The Goal Versus the Reality

W. Dennis Keating

Introduction

Housing encompasses many aspects beyond the basic necessity for adequate shelter. In the physical sense, it should be safe and secure. In the economic sense, it should be affordable. In the social sense, it should not be overcrowded, its location should provide access to services, occupants should have security of tenure, and home seekers should not experience discrimination based on race/ethnicity, disabilities, family structure (i.e., the presence of children), gender, sexual preference, or source of income. While the meaning of the terms “adequate” and “shelter” can be debated, these other characteristics can be measured.
This chapter will identify the extent to which a right to housing has been recognized and whether, formally or not, adequate housing has been provided. While a right to housing has been adopted by a number of countries, no country has yet fully implemented such a right. This chapter will review international declarations of the right to housing and analyze several case studies, including the United States, Europe (including France and the United Kingdom), Canada, Australia, and New Zealand in order to better understand the dilemmas associated with right to housing declarations.

International Declarations

The right to housing has been recognized internationally since the founding of the United Nations (UN). The guarantee of this right can be found in several documents, including Article 25, Universal Declaration of Human Rights (as part of an adequate standard of living) (1948; U.N. Human Rights Council 2015). The International Covenant on Economic, Social, and Cultural Rights (ICESCR) (Article 11[1](1966), the UN Committee on Economic, Social and Cultural Rights (CESCR)) states:
The States Parties to the Present Covenant recognize the right of everyone to an adequate standard of living for himself and his family, including adequate food, clothing and housing, and to the continuous improvement of living conditions. The States Parties will take appropriate steps to ensure realization of this right, recognizing to this effect the essential importance of international co-operation based on free consent.
(n.p.)
Hohmann (2013) notes:
[I]mplementation of the ICESCR is notoriously underachieved. Even the richest countries regularly fail to provide the minimum core of the Covenant rights, thus “prima facie, failing to discharge their obligations under the Covenant”. This is not only a problem of political will, though lack of such is clearly significant. Both theoretical and practical problems lead to legitimate difficulties in the right to housing’s implementation and enjoyment.
(19)
This quote underscores the reality that a right to housing, if adopted, is only a relative, not an absolute right.
◇ ◇ ◇ ◇ ◇ ◇ ◇
> _TASK DETAILS_: Update the stretch from "Housing encompasses many" through "can be measured." in the text on the right to housing, putting "residents" in place of "occupants".

Saved data entries:
◇ ◇ ◇ ◇ ◇ ◇ ◇
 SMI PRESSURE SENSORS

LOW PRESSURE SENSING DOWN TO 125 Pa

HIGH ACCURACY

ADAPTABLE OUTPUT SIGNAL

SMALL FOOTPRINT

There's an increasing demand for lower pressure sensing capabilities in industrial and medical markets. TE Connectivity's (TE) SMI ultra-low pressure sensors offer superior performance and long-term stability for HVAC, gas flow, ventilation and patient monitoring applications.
◇ ◇ ◇ ◇ ◇ ◇ ◇
> _RESPONSE BOX_:
Housing encompasses many aspects beyond the basic necessity for adequate shelter. In the physical sense, it should be safe and secure. In the economic sense, it should be affordable. In the social sense, it should not be overcrowded, its location should provide access to services, residents should have security of tenure, and home seekers should not experience discrimination based on race/ethnicity, disabilities, family structure (i.e., the presence of children), gender, sexual preference, or source of income. While the meaning of the terms “adequate” and “shelter” can be debated, these other characteristics can be measured.